A: Well, two things. First is that young companies should never borrow money. So not having access to bank debt is a good thing. Banks shouldn’t be lending to young companies, because what are they going to pay it back with? So it’s true, you’re at the mercy of venture capitalists, which is the version of private equity that plays out here. But come easy, go easy. These are companies that came out of nowhere to be worth billions of dollars. And these are companies that will lose value as easily. So why do we shed tears about this? This is the nature of the process. In the good times, you raise too much capital and in the bad times, you won’t raise very much. It’s healthy for the weakest of these companies to essentially be shaken out of the system. I know it’s painful in the near term, but I think it’s healthier for an ecosystem not to have too much money sloshing around. And in my view, for a decade, we had too much risk capital funding these companies. What happened in 2022 was a reversal to normalcy. It wasn’t some retreat to some bad spot. It was just a reversal to what a normal risk capital market looks like. So I think in a sense, you might be shedding tears for the wrong companies—these young companies that raised too much capital and went after traditional companies and regular businesses and ruined them. I mean, nobody shed tears for those disrupted companies. So why are we shedding tears for the disruptors now?

Q: On hindsight, would you therefore say that easy capital is the root of too many problems? We’ve seen before how companies go through a cycle of five or six years when there is abundant risk capital, whether it’s in form of debt or equity, and inevitably end up in a major crisis.

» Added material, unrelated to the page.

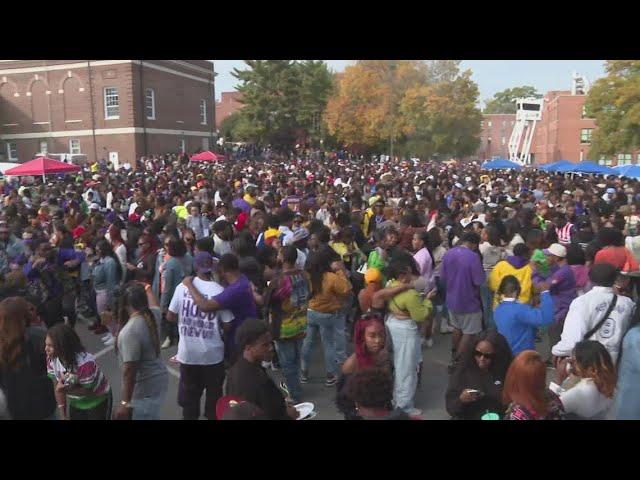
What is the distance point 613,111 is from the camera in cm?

A: Absolutely. Everybody becomes lazy and sloppy. It’s not just companies, it’s investors, it’s regulators, it’s governments. Everybody thinks that the good times will last forever. And guess what, through history, we’ve had these booms and busts. So in a sense, when we have a bust, people wring their hands and say never again. But guess what, 10 years from now there’ll be a different boom and a different bust. It’s almost like human beings are doomed to repeat this process over and over again. We never learn, and we never will.

Q: The last few weeks have raised fears of a 2008 kind of a situation again. Do you think we will get away lighter this time, or could we be staring at a crisis of that magnitude?

A: ‘Could’ is a weak word. Of course, we could be. I don’t think it’s a high-probability event, but there’s definitely a chance it could happen. I mean, anybody who claims it cannot happen is lying. There is nothing in this system that can prevent a panic, like we saw in 2008. But here’s the good news. We did survive 2008. And we came out intact. It created an incredible amount of pain, but we got through that. So even if that is the outcome, you’ve got to figure out a way of surviving the outcome and coming out on the other side. Because sometimes there are opportunities in the worst of threats. And that’s something that I think we need to keep in mind.